Followup to: Bayesian Flame.

This post is a chronicle of my attempts to understand Cyan's #2. (Bayesian Flame was an approximate parse of #1.) Warning: long, some math, lots of links, probably lots of errors. At the very least I want this to serve as a good reference for further reading.

Introduction

To the mathematical eye, many statistical problems share the following minimal structure:

A space of parameters. (Imagine a freeform blob without assuming any metric or measure.)
A space of possible outcomes. (Imagine another, similarly unstructured blob.)
Each point in the parameter space determines a probability measure on the outcome space.

By itself, this kind of input is too sparse to yield solutions to statistical problems. What additional structure on the spaces should we introduce?

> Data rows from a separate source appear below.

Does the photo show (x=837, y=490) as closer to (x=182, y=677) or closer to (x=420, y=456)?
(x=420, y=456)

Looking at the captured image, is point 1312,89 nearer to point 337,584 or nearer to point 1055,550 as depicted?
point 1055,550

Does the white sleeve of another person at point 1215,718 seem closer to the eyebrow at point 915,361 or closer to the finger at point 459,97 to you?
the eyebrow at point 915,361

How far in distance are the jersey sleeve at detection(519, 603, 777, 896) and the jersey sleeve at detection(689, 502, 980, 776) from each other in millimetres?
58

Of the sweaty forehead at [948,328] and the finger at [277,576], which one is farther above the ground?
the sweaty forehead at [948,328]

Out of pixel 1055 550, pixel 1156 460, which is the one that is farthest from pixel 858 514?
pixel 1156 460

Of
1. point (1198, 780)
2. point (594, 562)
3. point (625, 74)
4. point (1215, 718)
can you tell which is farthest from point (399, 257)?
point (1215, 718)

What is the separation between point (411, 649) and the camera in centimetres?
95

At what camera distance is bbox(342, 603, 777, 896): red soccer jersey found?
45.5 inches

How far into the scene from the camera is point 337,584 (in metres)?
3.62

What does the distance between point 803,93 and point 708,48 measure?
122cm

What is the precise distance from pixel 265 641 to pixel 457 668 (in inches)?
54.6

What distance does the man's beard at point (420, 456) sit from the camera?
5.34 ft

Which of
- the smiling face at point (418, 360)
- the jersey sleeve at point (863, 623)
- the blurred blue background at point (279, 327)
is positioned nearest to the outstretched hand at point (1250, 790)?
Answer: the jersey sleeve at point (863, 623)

The answer that we all know and love

Assuming some "prior" probability measure on the parameter space yields a solution that's unique, consistent and wonderful in all sorts of ways. This has led some people to adopt the "subjectivist" position saying priors are so basic that they ought not be questioned. One of its most prominent defenders was Leonard Jimmie Savage who put forward the following argument:

Suppose, for example, that the person is offered an even-money bet for five dollars - or, to be ultra-rigorous, for five utiles - that internal combustion engines in American automobiles will be obsolete by 1970. If there is any event to which an objectivist would refuse to attach probability, that corresponding to the obsolescence in question is one... Yet, I think I may say without presumption that you would regard the bet against obsolescence as a very sound investment.

This is a fine argument for using priors when you're betting money, but there's a snag: however much you are willing to bet, this doesn't give you grounds to publish papers about the future that you inferred from your intuitive prior! Any apriori information used in science should be justified for scientific objectivity.

(At this point Eliezer raises the suggestion that scientists ought to communicate with likelihood ratios only. That might be a brave new world to live in; too bad we'll have to stop teaching kids that g approximately equals 9.8 m/s² and give them likelihood profiles instead.)

Rather than dive deeper into the fascinating topic of "uninformative priors", let's go bac...